◆ What to do:
Please pick out each line of the records below that contains the word "shrub" and copy those lines in full.

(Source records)
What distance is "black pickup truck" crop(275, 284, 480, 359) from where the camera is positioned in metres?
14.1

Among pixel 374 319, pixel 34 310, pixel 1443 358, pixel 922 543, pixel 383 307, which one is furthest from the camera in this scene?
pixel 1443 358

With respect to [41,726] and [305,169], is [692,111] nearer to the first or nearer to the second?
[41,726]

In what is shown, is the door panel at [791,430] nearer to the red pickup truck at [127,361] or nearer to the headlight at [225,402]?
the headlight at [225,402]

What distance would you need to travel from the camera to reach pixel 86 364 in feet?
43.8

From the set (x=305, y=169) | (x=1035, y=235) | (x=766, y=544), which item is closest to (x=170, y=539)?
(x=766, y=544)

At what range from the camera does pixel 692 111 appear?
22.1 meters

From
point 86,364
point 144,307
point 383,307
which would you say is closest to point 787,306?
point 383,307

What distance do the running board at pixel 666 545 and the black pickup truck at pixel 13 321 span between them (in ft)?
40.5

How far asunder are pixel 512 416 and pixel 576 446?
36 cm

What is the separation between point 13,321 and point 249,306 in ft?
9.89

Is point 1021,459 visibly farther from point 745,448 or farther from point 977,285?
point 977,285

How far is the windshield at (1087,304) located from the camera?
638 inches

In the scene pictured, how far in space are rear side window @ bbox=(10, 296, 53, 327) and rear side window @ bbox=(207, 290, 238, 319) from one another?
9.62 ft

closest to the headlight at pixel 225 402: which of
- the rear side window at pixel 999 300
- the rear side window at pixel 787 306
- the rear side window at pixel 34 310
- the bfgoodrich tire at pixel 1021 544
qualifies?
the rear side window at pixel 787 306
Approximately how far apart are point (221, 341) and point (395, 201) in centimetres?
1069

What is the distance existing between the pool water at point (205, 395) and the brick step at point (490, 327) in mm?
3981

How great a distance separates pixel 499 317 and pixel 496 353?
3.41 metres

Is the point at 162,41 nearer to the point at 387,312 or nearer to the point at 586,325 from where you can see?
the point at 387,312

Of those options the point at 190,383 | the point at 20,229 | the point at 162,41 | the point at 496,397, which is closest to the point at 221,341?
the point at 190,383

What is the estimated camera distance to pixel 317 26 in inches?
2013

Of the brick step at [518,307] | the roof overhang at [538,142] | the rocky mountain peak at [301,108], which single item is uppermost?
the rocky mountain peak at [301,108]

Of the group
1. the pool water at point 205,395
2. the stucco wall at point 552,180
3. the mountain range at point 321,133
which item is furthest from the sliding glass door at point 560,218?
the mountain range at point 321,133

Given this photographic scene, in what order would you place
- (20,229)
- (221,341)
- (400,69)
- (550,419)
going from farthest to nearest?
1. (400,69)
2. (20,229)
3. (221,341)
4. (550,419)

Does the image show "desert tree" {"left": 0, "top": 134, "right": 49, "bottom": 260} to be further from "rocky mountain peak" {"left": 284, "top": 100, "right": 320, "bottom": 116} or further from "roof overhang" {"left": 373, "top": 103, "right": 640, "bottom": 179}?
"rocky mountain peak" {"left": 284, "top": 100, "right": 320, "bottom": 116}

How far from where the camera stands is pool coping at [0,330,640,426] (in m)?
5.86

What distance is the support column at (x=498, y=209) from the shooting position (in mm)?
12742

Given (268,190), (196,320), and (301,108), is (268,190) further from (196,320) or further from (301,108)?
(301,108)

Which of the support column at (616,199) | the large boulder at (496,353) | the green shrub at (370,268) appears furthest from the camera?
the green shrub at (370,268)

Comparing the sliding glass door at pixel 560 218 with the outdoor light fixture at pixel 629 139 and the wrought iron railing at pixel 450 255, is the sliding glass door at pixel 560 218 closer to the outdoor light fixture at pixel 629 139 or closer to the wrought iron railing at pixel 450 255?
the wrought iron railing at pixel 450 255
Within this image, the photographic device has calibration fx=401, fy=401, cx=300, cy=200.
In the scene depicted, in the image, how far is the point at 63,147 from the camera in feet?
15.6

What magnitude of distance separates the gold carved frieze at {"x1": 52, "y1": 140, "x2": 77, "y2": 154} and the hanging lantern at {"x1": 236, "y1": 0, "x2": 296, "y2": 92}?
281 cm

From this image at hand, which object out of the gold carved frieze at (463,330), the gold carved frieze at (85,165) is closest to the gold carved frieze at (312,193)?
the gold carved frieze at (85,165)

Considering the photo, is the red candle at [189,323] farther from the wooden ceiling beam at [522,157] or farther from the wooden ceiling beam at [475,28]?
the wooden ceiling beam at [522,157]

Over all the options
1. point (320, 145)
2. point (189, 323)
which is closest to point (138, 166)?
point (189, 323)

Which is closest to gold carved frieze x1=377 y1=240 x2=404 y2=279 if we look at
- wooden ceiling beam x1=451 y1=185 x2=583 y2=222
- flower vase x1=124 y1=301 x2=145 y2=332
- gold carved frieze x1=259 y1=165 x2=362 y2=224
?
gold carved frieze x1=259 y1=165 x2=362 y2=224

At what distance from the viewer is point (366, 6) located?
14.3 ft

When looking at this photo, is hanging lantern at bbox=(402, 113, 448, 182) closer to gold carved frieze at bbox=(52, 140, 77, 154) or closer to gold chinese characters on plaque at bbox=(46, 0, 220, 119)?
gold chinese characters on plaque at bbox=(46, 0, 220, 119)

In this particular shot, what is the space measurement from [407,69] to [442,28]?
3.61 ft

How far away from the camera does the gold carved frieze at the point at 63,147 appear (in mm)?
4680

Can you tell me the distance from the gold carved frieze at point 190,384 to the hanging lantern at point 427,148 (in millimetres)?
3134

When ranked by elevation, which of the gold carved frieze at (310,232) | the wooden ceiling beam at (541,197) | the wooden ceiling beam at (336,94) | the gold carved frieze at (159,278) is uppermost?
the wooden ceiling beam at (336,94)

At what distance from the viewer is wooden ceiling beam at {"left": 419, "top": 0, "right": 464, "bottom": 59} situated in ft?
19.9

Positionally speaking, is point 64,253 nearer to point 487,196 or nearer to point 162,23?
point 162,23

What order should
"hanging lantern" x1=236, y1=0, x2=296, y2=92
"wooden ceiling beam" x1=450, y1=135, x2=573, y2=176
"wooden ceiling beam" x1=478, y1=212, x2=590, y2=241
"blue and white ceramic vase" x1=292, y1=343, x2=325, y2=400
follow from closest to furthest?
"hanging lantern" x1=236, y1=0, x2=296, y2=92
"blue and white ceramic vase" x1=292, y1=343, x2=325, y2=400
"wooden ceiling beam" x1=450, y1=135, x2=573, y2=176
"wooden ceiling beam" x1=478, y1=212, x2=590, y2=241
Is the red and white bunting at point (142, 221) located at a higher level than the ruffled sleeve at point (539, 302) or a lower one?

◆ Correct answer:
Which of the support column at (616,199) | the large boulder at (496,353) | the green shrub at (370,268) appears furthest from the camera?
the green shrub at (370,268)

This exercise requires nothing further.